MagLiteracy will participate in the Mount Vernon Farmers Market at the Public Square on June 1, Aug. 3, Sept. 7 and Oct. 5. A selection of magazines will be available at no cost at their booth, along with outreach information for food banks interested in ordering magazines, and individuals or organizations interested in volunteering or making a donation.
While food banks feed the hungry, MagLiteracy feeds the mind.
“There are so many stories of how that one book, that one comic or that one magazine opened up someone’s eyes to a whole new world,” said John Mennell, founder and chairman of MagLiteracy. “We’re not just sharing stories; we’re creating them.”
MagLiteracy delivers new and recycled magazines at no cost to at-risk readers in food pantries, shelters, senior centers and other organizations in need of reading material. For instance, a trove of cooking magazines was delivered to a shelter and culinary job training program for trafficked women in Columbus, Ohio. With help from those magazines, the women are now learning culinary skills and some basics like math.
“Illiteracy is a root cause of poverty and hunger,” Mennell said. “And when we say poverty, we’re also referring to poverty of the mind, poverty of the heart. In the same way Kroger supplies food banks with surplus food, we’re able to give a new life to reading materials supplied to us by our partners.”

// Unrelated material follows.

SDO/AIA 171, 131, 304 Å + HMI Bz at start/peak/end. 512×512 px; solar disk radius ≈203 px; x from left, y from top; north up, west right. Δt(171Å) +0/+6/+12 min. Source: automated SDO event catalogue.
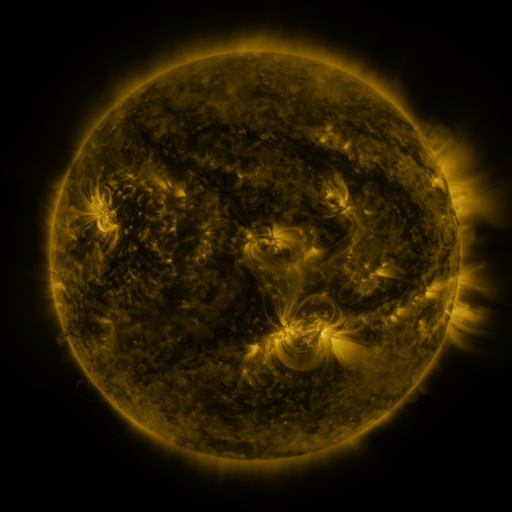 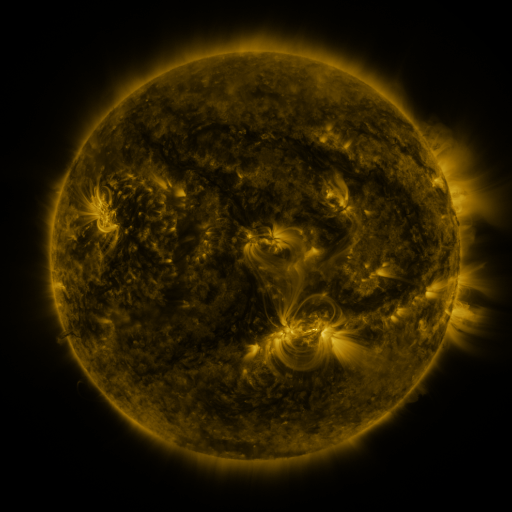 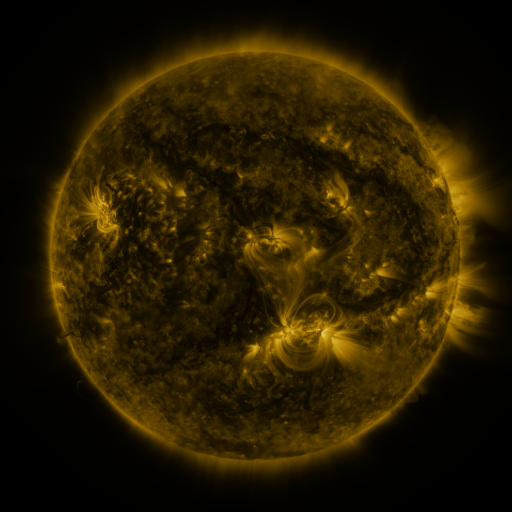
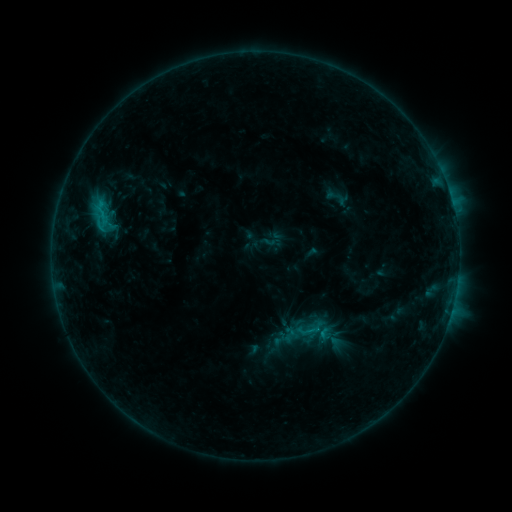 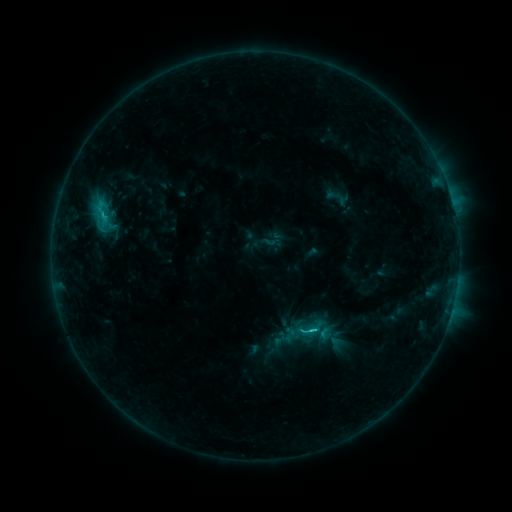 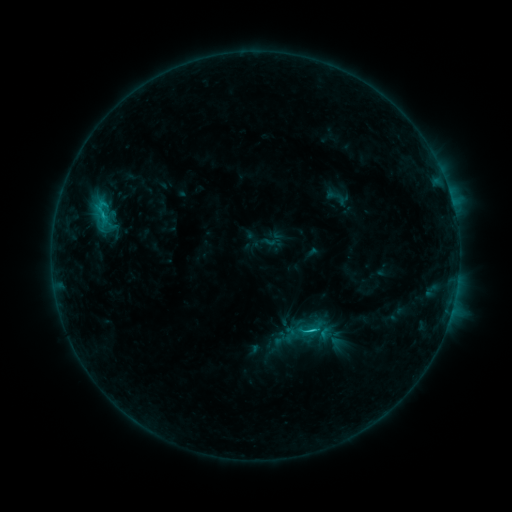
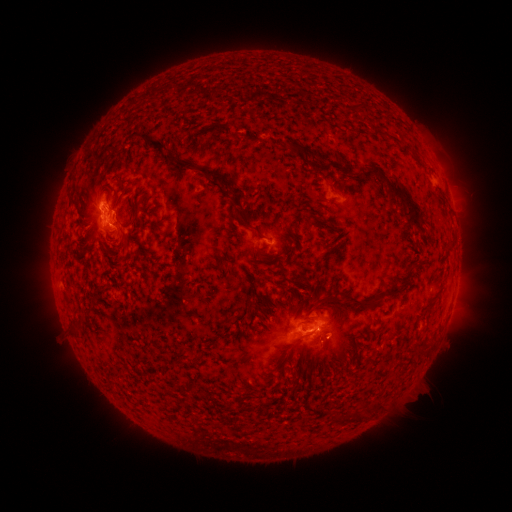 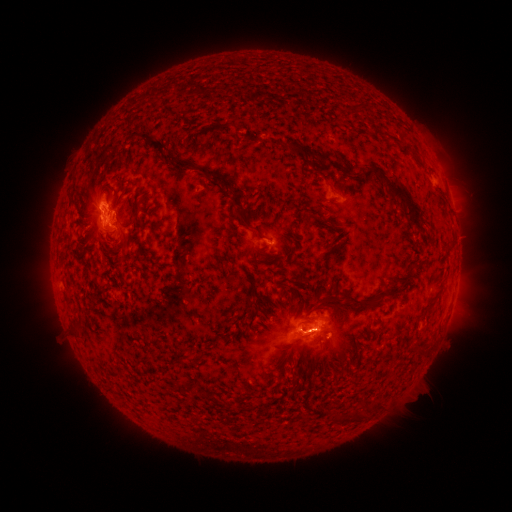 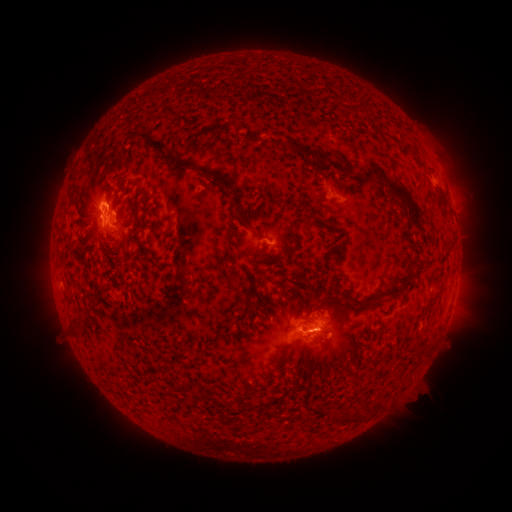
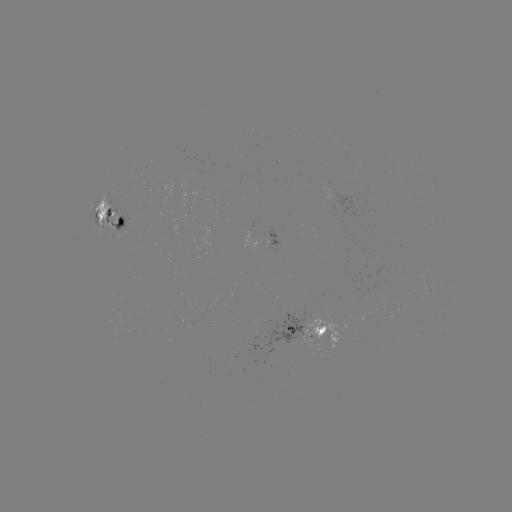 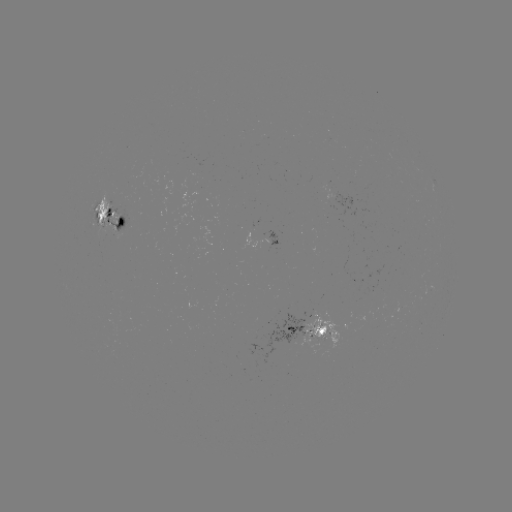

The National Center for Education Statistics reports that as of 2019, one in five U.S. adults — about 43 million people — possess low literacy skills, defined as the ability to understand, evaluate, use and engage with written texts to participate in society, achieve one’s goals and develop one’s knowledge and potential. Two-thirds of U.S. children in poverty live in homes with zero books. So, MagLiteracy set out to share the reading materials that we all love to feed children and families hungry to read.